| OBIETTIVO |
Elenca, nell'ordine in cui compaiono per la prima volta, tutti i nomi propri di persone, aziende e prodotti presenti nel testo sull'Olipad.

Olipad Olivetti: l’ultimo nato d’una stirpe centenaria
Neppure Camillo Olivetti avrebbe mai potuto immaginare che il futuro della sua amata azienda si sarebbe giocato sul successo di un oggettino grande quanto un libro e sottile come un magazine. Un oggetto che, fino a due anni fa, sembrava essere destinato a rimanere in soffitta, ad ingrossare le fila delle idee che non avevano funzionato. Poi è arrivato Steve Jobs. Un uomo capace di reinventare -letteralmente- il mercato dei tablet, ed ecco che ora nessuna azienda sembra poter fare a meno di sviluppare la sua, personalissima, versione dell'iPad.
La storia della Olivetti, però, è immensamente più antica di quella della Apple e, pur non volendo azzardare paragoni, possiamo dire senza tema di smentita che è una di quelle storie appassionate di cui il nostro paese dovrebbe andare orgoglioso, al di là del mancato lieto fine.
D'altronde, le vicende della Olivetti non si sono mai realmente concluse, e questi anni bui potrebbero essere stati solo un banco di prova, una pausa durata quasi vent'anni, un lungo momento di difficoltà prima di tornare, in pompa magna, a scrivere la storia della tecnologia.

| I DATI |
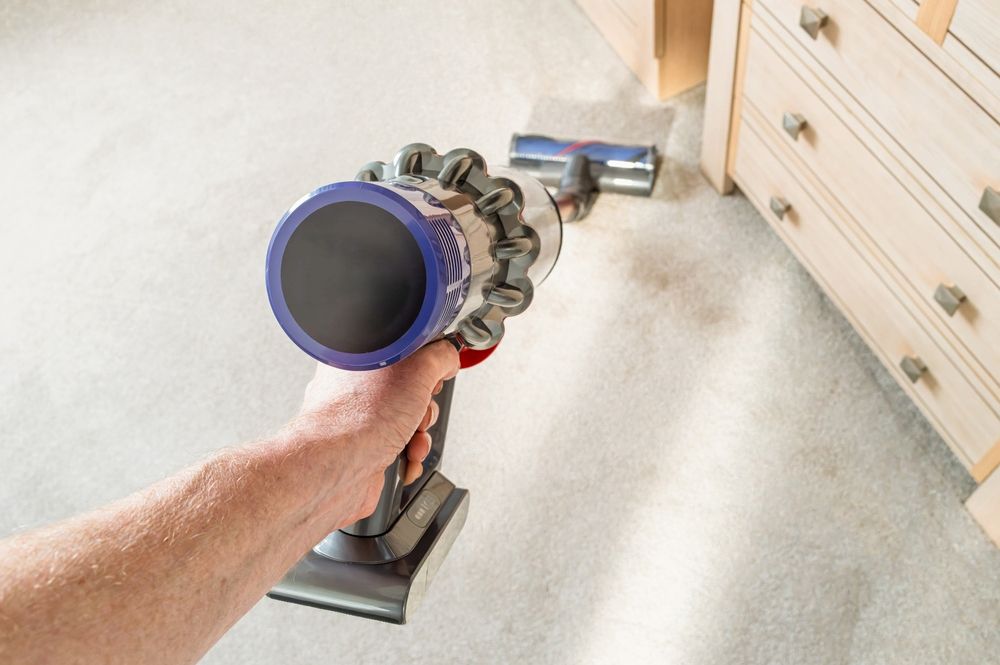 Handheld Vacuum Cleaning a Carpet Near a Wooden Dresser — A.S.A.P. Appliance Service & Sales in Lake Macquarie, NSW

| RISPOSTA ALL'ESERCIZIO |
Olipad, Olivetti, Camillo Olivetti, Steve Jobs, iPad, Apple